Stored rows —
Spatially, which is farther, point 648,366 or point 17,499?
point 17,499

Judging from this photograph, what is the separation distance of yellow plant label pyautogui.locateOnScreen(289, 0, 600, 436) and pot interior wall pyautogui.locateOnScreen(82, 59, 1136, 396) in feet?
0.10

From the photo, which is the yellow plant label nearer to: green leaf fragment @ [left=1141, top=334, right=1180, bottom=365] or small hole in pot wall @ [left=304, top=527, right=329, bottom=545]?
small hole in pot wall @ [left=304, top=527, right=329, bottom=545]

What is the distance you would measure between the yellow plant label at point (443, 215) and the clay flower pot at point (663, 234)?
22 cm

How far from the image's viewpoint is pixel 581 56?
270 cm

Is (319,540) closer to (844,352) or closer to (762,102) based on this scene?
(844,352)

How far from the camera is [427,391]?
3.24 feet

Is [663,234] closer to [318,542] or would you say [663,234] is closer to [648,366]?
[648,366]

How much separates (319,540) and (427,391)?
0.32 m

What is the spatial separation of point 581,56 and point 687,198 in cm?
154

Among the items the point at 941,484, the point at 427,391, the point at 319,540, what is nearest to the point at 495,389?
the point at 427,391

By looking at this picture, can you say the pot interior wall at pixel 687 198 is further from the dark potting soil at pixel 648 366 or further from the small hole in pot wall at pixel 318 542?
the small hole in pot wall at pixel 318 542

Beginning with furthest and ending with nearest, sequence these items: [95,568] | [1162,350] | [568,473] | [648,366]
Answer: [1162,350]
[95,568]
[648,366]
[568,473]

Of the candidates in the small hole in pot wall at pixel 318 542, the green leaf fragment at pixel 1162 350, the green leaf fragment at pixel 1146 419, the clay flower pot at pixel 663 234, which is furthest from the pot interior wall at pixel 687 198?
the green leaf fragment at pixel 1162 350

Task brief — Write out the listing once more, matching it exactly.

Result —
Spatially, which is farther, point 648,366 or point 17,499?
point 17,499

Judging from this photograph, what is the separation distance of yellow plant label pyautogui.locateOnScreen(289, 0, 600, 436) and pot interior wall pyautogui.locateOnScreen(82, 59, 1136, 396) in feet?
0.10

From the photo, which is the yellow plant label nearer to: green leaf fragment @ [left=1141, top=334, right=1180, bottom=365] or small hole in pot wall @ [left=304, top=527, right=329, bottom=545]?
small hole in pot wall @ [left=304, top=527, right=329, bottom=545]

What is the distance you would measure between the yellow plant label at point (443, 215) and the clay flower pot at point (663, 234)?
22 cm

How far from the image's viewpoint is pixel 581 56?
270 cm

Is (319,540) closer to (844,352) or closer to (762,102) based on this scene?
(844,352)

How far from the camera is [427,391]?
3.24 feet

Is [663,234] closer to [318,542] or would you say [663,234] is closer to [648,366]?
[648,366]

How much separates (319,540) and (427,391)?
0.32 m

What is the spatial separation of point 581,56 and point 687,198 in cm?
154

Among the items the point at 941,484, the point at 427,391, the point at 319,540, what is nearest to the point at 495,389?
the point at 427,391

By looking at this picture, can you say the pot interior wall at pixel 687 198 is further from the dark potting soil at pixel 648 366 or further from the small hole in pot wall at pixel 318 542?
the small hole in pot wall at pixel 318 542

Beginning with furthest and ending with nearest, sequence these items: [95,568] | [1162,350] | [568,473] | [648,366]
Answer: [1162,350]
[95,568]
[648,366]
[568,473]

Of the candidates in the small hole in pot wall at pixel 318 542, the green leaf fragment at pixel 1162 350, the green leaf fragment at pixel 1146 419, the clay flower pot at pixel 663 234, which is furthest from the pot interior wall at pixel 687 198?
the green leaf fragment at pixel 1162 350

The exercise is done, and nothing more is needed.